___ Text passage ___

The Problem: Long Sequences

For a document with 10,000 words, BPTT requires storing all 10,000 hidden states (for the backward pass) and backpropagating through a 10,000-layer deep network. This is both memory-prohibitive and numerically unstable.

Definition

Truncated BPTT

Instead of backpropagating through the entire sequence, break it into chunks of length k (typically 20–100). Run the forward pass through the chunk, compute and backpropagate the loss, update weights, then start the next chunk — carrying the hidden state forward but truncating the gradient computation at chunk boundaries.

Truncated BPTT Forward: h flows through the full sequence (never reset)
Backward: gradients flow back at most k steps

The hidden state carries long-range information, but the gradient can only "see" k steps of history.

The Trade-off

Truncated BPTT makes training feasible but introduces a bias: the network can carry information over arbitrary distances in the forward pass (through h), but it can't learn to use information beyond k steps away (because gradients are truncated). Long-range dependencies exist in the representation but are invisible to the optimizer.

Many-to-One with Truncated BPTT

If you only have a loss at the final time step (e.g., sentiment classification), truncated BPTT still works: you compute the loss at the end and backpropagate through the last k steps. The hidden state at each chunk boundary still carries upstream gradients from its loss contribution, even though earlier chunks don't directly feel the final loss.

Chapter 04

The Gradient Problem

Here is the fundamental obstacle that plagued RNNs for two decades. When you backpropagate from h_t to h_t−1, the chain rule says:

Gradient Through One Step ∂h_t / ∂h_t−1 = diag(1 − tanh²(z_t)) · W_hh^T

where z_t = W_hh h_t−1 + W_xh x_t + b

To backpropagate from step T all the way to step 1, you multiply this matrix T−1 times. That's the crux of the problem.

Gradient Over Many Steps ∂h_T / ∂h₁ = ∏_t=2^T diag(1 − tanh²(z_t)) · W_hh^T

Why Gradients Vanish

The tanh derivative, 1 − tanh²(z), is always between 0 and 1. When you multiply by W_hh^T and the result has singular values less than 1, each multiplication shrinks the gradient. After 50 steps, you're multiplying 50 numbers less than 1 together: the gradient is essentially zero.

___ Data listing ___

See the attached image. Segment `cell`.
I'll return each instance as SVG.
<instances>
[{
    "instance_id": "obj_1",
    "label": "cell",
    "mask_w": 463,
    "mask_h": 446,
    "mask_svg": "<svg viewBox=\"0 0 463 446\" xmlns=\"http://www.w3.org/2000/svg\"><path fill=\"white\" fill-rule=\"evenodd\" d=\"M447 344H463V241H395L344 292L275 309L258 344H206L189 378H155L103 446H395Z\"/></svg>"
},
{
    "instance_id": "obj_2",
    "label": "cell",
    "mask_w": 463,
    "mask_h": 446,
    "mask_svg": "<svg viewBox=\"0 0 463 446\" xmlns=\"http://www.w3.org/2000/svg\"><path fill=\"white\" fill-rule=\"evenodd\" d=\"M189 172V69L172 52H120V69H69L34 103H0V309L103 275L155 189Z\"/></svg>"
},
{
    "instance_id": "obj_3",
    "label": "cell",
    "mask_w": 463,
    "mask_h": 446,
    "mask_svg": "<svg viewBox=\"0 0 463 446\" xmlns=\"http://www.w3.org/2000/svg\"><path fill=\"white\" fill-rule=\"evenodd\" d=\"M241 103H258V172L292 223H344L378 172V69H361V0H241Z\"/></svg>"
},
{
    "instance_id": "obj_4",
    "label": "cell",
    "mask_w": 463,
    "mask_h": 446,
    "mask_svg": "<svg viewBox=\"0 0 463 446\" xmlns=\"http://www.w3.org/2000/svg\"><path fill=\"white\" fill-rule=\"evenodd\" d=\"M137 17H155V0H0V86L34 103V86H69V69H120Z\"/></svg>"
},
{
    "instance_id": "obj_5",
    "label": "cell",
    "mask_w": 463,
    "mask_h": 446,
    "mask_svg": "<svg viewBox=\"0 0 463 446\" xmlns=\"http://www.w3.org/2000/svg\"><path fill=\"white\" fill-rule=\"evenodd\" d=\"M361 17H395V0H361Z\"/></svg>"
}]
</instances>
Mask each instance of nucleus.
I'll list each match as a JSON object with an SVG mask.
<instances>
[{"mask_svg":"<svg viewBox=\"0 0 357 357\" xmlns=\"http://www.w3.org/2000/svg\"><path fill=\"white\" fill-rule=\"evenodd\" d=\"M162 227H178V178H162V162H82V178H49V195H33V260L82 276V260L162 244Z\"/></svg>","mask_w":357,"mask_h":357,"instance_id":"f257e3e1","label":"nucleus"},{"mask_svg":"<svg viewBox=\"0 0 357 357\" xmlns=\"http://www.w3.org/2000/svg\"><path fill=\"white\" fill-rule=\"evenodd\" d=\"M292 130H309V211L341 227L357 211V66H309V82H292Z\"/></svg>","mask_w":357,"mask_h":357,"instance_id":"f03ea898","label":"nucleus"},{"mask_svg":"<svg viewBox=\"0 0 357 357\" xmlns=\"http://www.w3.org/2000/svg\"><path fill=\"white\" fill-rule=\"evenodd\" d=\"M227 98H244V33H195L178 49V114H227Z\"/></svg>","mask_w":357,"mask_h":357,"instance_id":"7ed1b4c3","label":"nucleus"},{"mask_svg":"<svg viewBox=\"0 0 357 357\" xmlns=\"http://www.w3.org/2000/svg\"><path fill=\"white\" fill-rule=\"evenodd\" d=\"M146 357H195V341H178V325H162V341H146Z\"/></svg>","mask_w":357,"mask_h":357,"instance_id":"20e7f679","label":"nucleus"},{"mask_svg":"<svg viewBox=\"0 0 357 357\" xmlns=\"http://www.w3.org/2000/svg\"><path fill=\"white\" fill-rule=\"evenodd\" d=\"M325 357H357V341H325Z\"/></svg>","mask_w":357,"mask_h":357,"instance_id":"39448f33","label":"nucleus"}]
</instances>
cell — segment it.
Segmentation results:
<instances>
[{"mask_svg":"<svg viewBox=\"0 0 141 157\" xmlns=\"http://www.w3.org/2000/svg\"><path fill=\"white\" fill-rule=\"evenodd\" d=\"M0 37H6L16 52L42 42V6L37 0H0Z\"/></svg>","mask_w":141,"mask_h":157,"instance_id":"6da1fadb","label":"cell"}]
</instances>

___

**Required task A**. Translate this sentence from the passage on truncated BPTT into Spanish: "The hidden state carries long-range information, but the gradient can only "see" k steps of history."
**Required task B**. According to the passage on truncated BPTT, what is the typical range for the chunk length k?
**Required task C**. Please reproduce the stretch of the passage on truncated BPTT from "For a document" through "at chunk boundaries.".

**Full output A**. El estado oculto transporta información de largo alcance, pero el gradiente solo puede «ver» k pasos de historia.

**Full output B**. Typically 20–100.

**Full output C**.
For a document with 10,000 words, BPTT requires storing all 10,000 hidden states (for the backward pass) and backpropagating through a 10,000-layer deep network. This is both memory-prohibitive and numerically unstable.

Definition

Truncated BPTT

Instead of backpropagating through the entire sequence, break it into chunks of length k (typically 20–100). Run the forward pass through the chunk, compute and backpropagate the loss, update weights, then start the next chunk — carrying the hidden state forward but truncating the gradient computation at chunk boundaries.